Not Good
Ok, this report is not good news. A homeowner in New Jersey walked out her front door and found a surprise on her front lawn. A rocket launcher.
(CBS) JERSEY CITY A Jersey City woman made a shocking discovery on her lawn this morning when she noticed a military rocket launcher lying in the grass.
Niranjana Besai was leaving her house, located at 88 Nelson Street, to go to work just after 8 this morning when she spotted the launcher on her front lawn. "I read it and it [said] 'missile,'" Besai told CBS 2 HD. "There was little 'missile' [writing] on it."
She immediately called police.
Sources tell CBS 2 HD that the device is an AT-4 missile launcher that is used to fire against tanks and buildings. The device was first approved by the U.S. Army in 1985 and questions are being raised as to whether the device was stolen from a branch of the military.
Its very powerful warheads can penetrate through well over a foot of armor.
What's more troubling, sources add, is that Besai's house is located along flight path for Newark Liberty International Airport.
There is a bit of hyperventilation here. If the device is an actual AT-4 of the type used by the US armed forces, it is a single shot weapon that fires a "dumb" unguided projectile. It is not a "missile launcher", it is classified as a recoilless rifle (or grenade launcher). Technically, it would be possible to hit a jet in the air with one - but it would be a hell of a shot. That does not mean this is not a problem. When was the last time you found a recoilless rifle lying in your front yard?
There are other types of devices which are real missile launchers, however, that this could also be, so until there is a definite identification, everything is speculative. One witness reports seeing a picture of a kneeling soldier on the device, however, which matches with the markings for the AT-4 (officially the M136 AT4). But just happening to find one in front of a house that is under the flight path to a major airport isn't a good thing at all, regardless.
UPDATE: The AP is reporting that the device has been confirmed as an AT-4 which had already been fired. The devices are not reloadbale or reusable. They believe the device is about 20 years old. The disturbing part is that experts agree that the fired device, while not lethal, can be used as a training prop to show someone how to hold and aim it.
Army personnel identified the yard-long tube as an AT-4 anti-tank missile launcher, said fort spokesman Timothy Rider. Such launchers can only be used once to fire a missile, and soldiers determined that this launcher had been fired, he said.
"It can never be reloaded, but it still has the mechanism that can be useful for training," Rider said, explaining that soldiers can learn to carry it on their shoulder and take aim.






By Neo, Friday, 20 July , 2007 @ 1:00 pm
The AT-4 is about 18 in long, but the report said it was about 6 feet long. So something is amiss here.
By Neo, Friday, 20 July , 2007 @ 1:01 pm
Sorry.
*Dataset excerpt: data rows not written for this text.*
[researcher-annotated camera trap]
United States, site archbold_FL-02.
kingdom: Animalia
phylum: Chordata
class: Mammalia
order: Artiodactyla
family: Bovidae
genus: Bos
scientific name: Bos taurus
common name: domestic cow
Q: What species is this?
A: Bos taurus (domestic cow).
The report said “three or four feet long and weighing about 15 pounds”. Still it doesn’t match.
By Neo, Friday, 20 July , 2007 @ 1:08 pm
I really got myself all messed up here.
The projectile/cartridge is 18in/4lbs but the AT-4 is bigger.
By Gaius, Friday, 20 July , 2007 @ 1:18 pm
There was a picture of both at the link I provided. Size appears to be a match.
By Marcus Atrocious, Friday, 20 July , 2007 @ 10:14 pm
An expended AT-4 is nothing more than a useless fiberglass tube. Similar to an empty section of pipe. Like already pointed out, it cannot be reloaded. As a training aid, it has a certain value, but only on how to fire other AT-4s… which like Gaius said, is a wholly inappropriate weapon for taking down airliners. I won’t go into particulars, but suffice it to say that it is an extremely poor substitute for a surface to air missile.